Antes de irse fueron al cuarto de la Nana en el patio de los sirvientes. Clara abrió sus cajones, sacó la maleta de cartón que usó la buena mujer durante medio siglo y revisó su ropero. No había más que un poco de ropa, unas viejas alpargatas y cajas de todos los tamaños, atadas con cintas y elásticos, donde ella guardaba estampitas de primera comunión y de bautizo, mechones de pelo, uñas cortadas, retratos desteñidos y algunos zapatitos de bebé gastados por el uso. Eran los recuerdos de todos los hijos de la familia Del Valle y después de los Trueba, que pasaron por sus brazos y que ella acunó en su pecho.
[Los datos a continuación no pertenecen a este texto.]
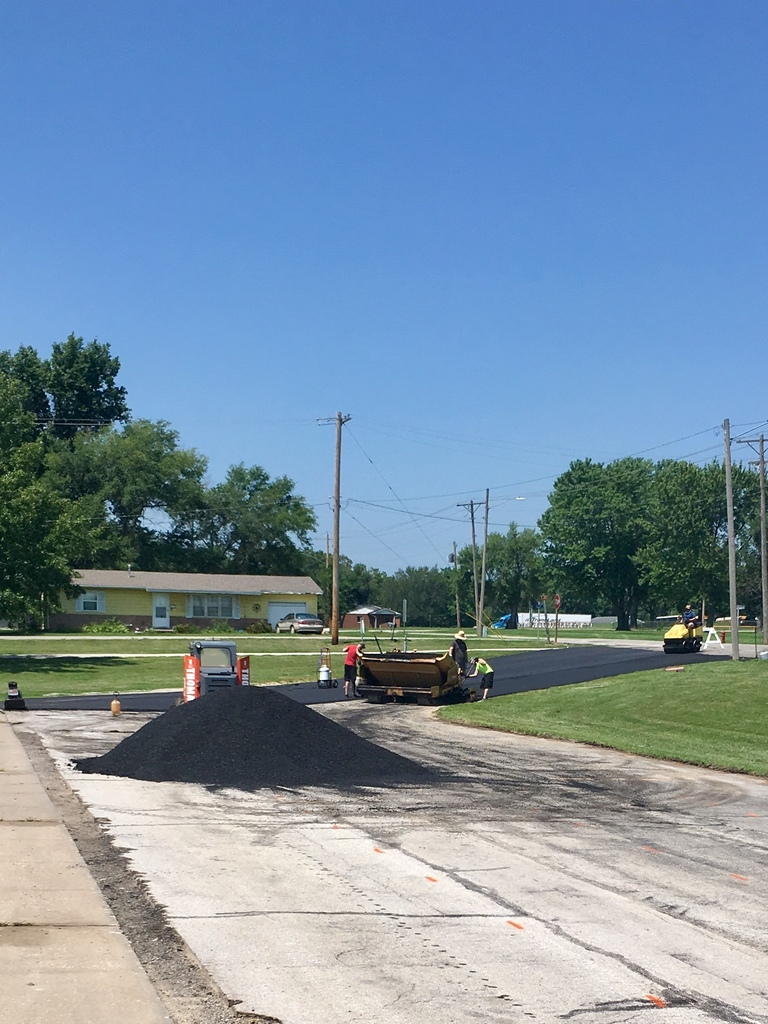 The 2.5 asphalt overlay project began this morning in the WBE drive.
Debajo de la cama encontró un atado con los disfraces que la Nana usaba para espantarle la mudez. Sentada en el camastro, con esos tesoros en el regazo, Clara lloró largamente a esa mujer que había dedicado su existencia a hacer más cómoda la de otros y que murió sola.

— Después de tanto intentar asustarme a mí, fue ella la que se murió de susto — observó Clara.

Hizo trasladar el cuerpo al mausoleo de los Del Valle, en el Cementerio Católico, porque supuso que a ella no le gustaría estar enterrada con los evangélicos y los judíos y hubiera preferido seguir en la muerte junto a aquellos que había servido en la vida. Colocó un ramo de flores junto a la lápida y se fue con Blanca a la estación, para regresar a Las Tres Marías.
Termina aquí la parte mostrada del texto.